- EXERCISE TASK: Check each statement against the jamón FAQ and mark it yes or no, quoting the words of the text that settle it: (a) Jamón is made from a pig's hind leg. (b) Jamón Serrano may be made from beef. (c) The main difference between Jamón Ibérico and Jamón Serrano is how long they are cured.

--- START SOURCE EXTRACT ---

Jamón Serrano and Jamón Ibérico

Continuing our FAQ section is Jamón, the king of cured Spanish meats. The entire point of Yummy Bazaar’s FAQ articles is to compile all of the most questions our readers are likely to be interested in and provide answers in other places, so you don’t have to spare extra time searching for them separately.

For this purpose, we’ll take the most oft-searched questions from Google around the topic and answer them as succinctly as possible but without skipping any vital facts. 

Are there any interesting questions you had about jamón that we’ve missed? Don’t be shy - let us know, and we’ll do our best to answer it as soon as possible.

What is Jamón?

Jamón is a Spanish word for ham, and as such, technically, it’s an umbrella term encompassing multiple types of ham and ham-like products in countries where Spanish is the first language. So don’t be surprised if you visit a butcher shop in Spain and find multiple products marked as jamón

But what we, English speakers (and the rest of the world), refer to as jamón is a very specific type of salt cured meat. It’s made from a pig’s hind leg and is always labeled either Jamón Serrano or Jamón Ibérico to distinguish: 

  1. From other hams and ham-like products, especially those made from different meats (ex., venison, beef, poultry, etc.); since Jamón Serrano and Jamón Ibérico are not only exclusively pork-based products, they can’t be made with any other cut of meat; 
  2. From each other, as they’re made from different pig breeds, and the pig breed has a rather significant impact on the texture, flavor, grade, and price of the final product. 

Classic salt cured Jamón Serrano and Jamón Ibérico are traditionally very thinly sliced and somewhat resemble Italian prosciutto in appearance.

What’s the difference between Jamón Ibérico and Jamón Serrano?

The most significant difference between the two is the breed of pig used in production.

--- END SOURCE EXTRACT ---
--- START EXTRACTED ENTRIES ---

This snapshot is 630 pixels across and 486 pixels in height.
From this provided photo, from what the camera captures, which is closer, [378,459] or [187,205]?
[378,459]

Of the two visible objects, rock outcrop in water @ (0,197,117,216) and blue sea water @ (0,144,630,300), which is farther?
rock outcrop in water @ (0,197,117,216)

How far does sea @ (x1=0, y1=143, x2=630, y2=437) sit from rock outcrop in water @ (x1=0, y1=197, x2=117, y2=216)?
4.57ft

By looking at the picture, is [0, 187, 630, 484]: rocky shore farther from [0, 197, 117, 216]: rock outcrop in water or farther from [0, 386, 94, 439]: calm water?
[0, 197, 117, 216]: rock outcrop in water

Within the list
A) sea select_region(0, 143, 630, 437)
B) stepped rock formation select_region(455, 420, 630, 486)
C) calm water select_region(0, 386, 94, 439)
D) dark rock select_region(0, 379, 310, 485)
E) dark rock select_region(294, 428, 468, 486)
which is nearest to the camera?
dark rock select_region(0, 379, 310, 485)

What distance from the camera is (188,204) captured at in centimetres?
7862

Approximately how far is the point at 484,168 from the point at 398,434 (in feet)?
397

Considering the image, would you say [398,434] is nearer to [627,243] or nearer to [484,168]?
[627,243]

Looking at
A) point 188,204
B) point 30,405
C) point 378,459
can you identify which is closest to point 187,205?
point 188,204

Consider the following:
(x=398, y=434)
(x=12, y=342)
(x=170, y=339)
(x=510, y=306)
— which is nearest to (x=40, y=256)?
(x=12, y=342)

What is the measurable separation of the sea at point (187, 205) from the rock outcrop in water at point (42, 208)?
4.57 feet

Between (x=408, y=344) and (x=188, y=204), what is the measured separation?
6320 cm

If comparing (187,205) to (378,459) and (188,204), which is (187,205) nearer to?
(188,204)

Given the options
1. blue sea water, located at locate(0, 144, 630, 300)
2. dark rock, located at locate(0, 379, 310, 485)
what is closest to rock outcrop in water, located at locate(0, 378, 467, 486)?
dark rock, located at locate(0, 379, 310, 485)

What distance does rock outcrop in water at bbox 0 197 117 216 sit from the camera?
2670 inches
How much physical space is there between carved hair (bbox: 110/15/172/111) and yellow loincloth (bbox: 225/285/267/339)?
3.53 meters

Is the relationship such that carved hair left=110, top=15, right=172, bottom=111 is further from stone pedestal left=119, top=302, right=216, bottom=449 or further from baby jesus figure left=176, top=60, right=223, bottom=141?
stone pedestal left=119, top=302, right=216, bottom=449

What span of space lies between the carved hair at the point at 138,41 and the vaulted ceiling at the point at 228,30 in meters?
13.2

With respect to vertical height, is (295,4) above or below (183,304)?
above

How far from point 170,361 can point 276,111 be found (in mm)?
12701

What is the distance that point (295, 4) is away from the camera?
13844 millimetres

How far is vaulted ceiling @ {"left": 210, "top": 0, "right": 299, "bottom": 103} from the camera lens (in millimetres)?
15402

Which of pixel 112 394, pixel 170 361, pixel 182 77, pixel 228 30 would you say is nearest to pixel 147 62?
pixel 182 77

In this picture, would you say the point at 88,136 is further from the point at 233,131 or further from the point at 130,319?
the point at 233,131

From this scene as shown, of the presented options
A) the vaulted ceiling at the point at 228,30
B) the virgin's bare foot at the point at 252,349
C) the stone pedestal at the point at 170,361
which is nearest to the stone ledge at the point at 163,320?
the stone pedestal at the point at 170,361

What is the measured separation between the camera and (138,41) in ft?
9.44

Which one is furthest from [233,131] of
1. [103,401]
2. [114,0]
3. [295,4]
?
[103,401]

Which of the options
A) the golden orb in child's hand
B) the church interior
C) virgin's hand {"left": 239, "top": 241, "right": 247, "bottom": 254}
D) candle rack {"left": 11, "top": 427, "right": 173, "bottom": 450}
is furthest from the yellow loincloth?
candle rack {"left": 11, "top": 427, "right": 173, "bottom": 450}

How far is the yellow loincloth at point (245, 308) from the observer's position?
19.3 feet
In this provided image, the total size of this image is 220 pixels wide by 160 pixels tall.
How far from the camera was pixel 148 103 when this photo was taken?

--- END EXTRACTED ENTRIES ---

- SOLUTION TO THIS EXERCISE:
(a) Yes: "It’s made from a pig’s hind leg"
(b) No: "they can’t be made with any other cut of meat"
(c) No: "The most significant difference between the two is the breed of pig used in production."